Featuring AIA Miami
Sponsored by Riva Spain
Featuring RooTSDNA Architecture
Sponsored by CPS Outdoors
Sponsored by Perkins&Will
Architecture is never only about buildings—it is about people, networks, and the shared spaces that foster dialogue. AIA Miami’s 2025 Annual Meeting embraced this truth, transforming Miami Ironside’s Glass Box into a stage for reflection, recognition, and anticipation. It was less a formal gathering than a living proof of architecture’s power to convene, inspire, and project futures.

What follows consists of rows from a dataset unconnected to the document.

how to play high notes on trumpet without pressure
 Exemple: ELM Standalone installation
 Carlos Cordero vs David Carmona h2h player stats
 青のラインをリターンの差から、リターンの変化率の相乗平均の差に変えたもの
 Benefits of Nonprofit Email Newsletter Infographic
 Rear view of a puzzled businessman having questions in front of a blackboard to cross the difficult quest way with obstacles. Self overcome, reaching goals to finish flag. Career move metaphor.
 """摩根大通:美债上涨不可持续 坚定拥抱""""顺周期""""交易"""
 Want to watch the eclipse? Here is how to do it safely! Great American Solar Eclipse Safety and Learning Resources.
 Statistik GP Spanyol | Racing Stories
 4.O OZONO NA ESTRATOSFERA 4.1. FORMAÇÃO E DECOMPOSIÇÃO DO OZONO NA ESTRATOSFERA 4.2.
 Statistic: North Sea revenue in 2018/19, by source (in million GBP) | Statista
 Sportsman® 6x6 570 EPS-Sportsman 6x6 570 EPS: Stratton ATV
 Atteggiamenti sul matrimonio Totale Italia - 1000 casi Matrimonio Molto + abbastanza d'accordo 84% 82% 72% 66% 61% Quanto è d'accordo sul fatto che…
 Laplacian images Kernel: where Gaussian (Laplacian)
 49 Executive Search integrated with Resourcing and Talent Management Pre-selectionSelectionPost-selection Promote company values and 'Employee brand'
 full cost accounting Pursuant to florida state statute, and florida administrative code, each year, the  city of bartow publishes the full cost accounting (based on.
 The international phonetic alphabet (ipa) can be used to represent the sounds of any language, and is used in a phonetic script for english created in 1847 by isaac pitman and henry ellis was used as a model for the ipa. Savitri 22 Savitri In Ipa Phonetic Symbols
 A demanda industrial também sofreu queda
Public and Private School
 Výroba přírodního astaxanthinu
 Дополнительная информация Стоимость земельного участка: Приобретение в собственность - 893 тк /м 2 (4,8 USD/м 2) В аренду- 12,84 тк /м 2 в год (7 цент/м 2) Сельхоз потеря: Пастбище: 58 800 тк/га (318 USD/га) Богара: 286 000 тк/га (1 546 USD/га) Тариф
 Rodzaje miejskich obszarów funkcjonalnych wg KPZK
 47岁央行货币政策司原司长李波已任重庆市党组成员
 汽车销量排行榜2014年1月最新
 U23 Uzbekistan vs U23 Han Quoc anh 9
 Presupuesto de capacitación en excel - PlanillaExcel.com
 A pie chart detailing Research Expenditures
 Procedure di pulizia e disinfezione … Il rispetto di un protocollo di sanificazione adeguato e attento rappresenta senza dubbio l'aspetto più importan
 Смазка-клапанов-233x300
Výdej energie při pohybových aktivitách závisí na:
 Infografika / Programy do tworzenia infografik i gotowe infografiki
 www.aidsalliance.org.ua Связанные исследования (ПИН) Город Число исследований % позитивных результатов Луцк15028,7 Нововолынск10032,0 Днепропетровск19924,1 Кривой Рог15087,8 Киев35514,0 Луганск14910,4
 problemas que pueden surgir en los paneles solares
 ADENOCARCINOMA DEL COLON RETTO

For 95 years, AIA Miami has been a cornerstone of South Florida’s architectural community, and its annual meeting remains one of its most essential traditions. This year’s edition—welcoming over 100 guests—was both a retrospective and a springboard. Attendees celebrated the 2025 CKLDP class, emerging professionals, and the chapter’s remarkable year: over 70 events, 30 partnerships, and more than 3,000 participants. But it was also a platform for announcements, from the introduction of new board members to a preview of upcoming initiatives such as a fall pickleball tournament and the Women in Architecture Leadership Summit. In Vanessa Smith Torres’s words, gatherings like this “are how we build both personal and professional networks… how we support each other and grow together.” Miami Ironside itself, with its mix of adaptive reuse and urban vitality, provided an apt backdrop. Once a barren parking lot, the site has evolved into a creative campus, home to ateliers, cafes, and versatile venues. The Glass Box, where the meeting unfolded, carries its own cultural cachet—it has even hosted a Shakira music video. With its open layout, dual bars, and mezzanine, it is designed for connection, a fitting metaphor for an organization committed to uniting professionals across backgrounds, firms, and disciplines.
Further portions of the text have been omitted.